[What you should do]: Reproduce the records below word for word, starting at the line containing "Studying the scene" and ending at the end of the records. Leave the pictures out of your answer.

[Scene question records]
____________________
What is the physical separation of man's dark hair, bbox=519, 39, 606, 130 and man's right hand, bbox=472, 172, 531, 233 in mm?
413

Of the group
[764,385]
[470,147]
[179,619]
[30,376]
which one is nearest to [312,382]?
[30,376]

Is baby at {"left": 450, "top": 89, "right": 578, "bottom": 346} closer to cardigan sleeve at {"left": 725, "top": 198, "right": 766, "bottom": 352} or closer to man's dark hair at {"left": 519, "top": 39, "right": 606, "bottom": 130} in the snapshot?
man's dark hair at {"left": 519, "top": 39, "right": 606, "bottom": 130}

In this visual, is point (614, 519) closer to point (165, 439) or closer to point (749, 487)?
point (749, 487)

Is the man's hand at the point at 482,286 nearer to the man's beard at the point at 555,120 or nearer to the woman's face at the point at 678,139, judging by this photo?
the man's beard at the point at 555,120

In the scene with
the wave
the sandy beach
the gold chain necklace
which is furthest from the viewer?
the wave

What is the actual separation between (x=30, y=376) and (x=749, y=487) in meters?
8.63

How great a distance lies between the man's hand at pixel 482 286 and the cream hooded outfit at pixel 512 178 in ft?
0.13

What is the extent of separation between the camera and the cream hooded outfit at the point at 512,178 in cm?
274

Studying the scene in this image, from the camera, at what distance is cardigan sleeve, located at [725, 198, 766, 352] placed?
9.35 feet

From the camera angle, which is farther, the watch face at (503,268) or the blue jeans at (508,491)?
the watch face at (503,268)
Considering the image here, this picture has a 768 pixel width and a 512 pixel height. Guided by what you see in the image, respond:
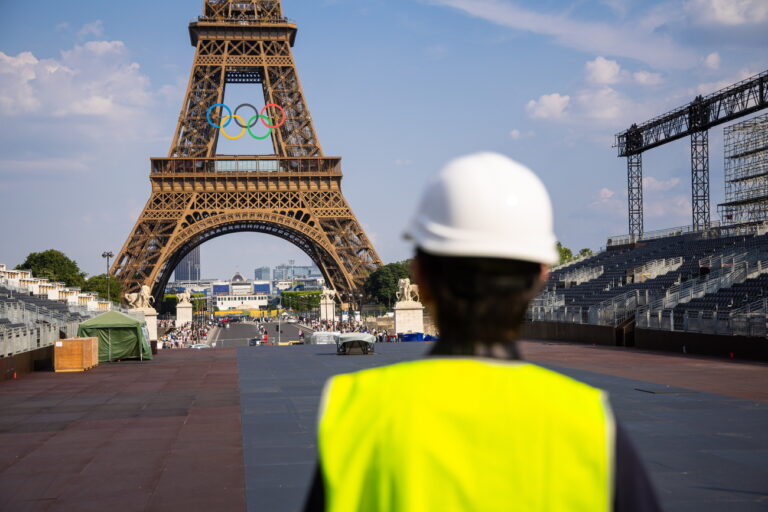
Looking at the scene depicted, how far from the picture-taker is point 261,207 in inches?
2672

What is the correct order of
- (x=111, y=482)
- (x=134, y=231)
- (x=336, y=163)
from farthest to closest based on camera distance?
(x=336, y=163)
(x=134, y=231)
(x=111, y=482)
____________________
[Correct output]:
Studying the scene in this image, from the camera, at what distance is cardigan sleeve, located at [725, 198, 766, 352] placed?
9.35 feet

From the camera angle, which is farther, the watch face at (503,268) or the blue jeans at (508,491)?
the watch face at (503,268)
Considering the image here, this picture has a 768 pixel width and a 512 pixel height. Guided by what you see in the image, respond:
Looking at the scene depicted, how far from the picture-taker is point 261,207 in inches?
2672

What is the correct order of
- (x=111, y=482)
- (x=134, y=231)
- (x=336, y=163)
from farthest to closest based on camera distance?
(x=336, y=163)
(x=134, y=231)
(x=111, y=482)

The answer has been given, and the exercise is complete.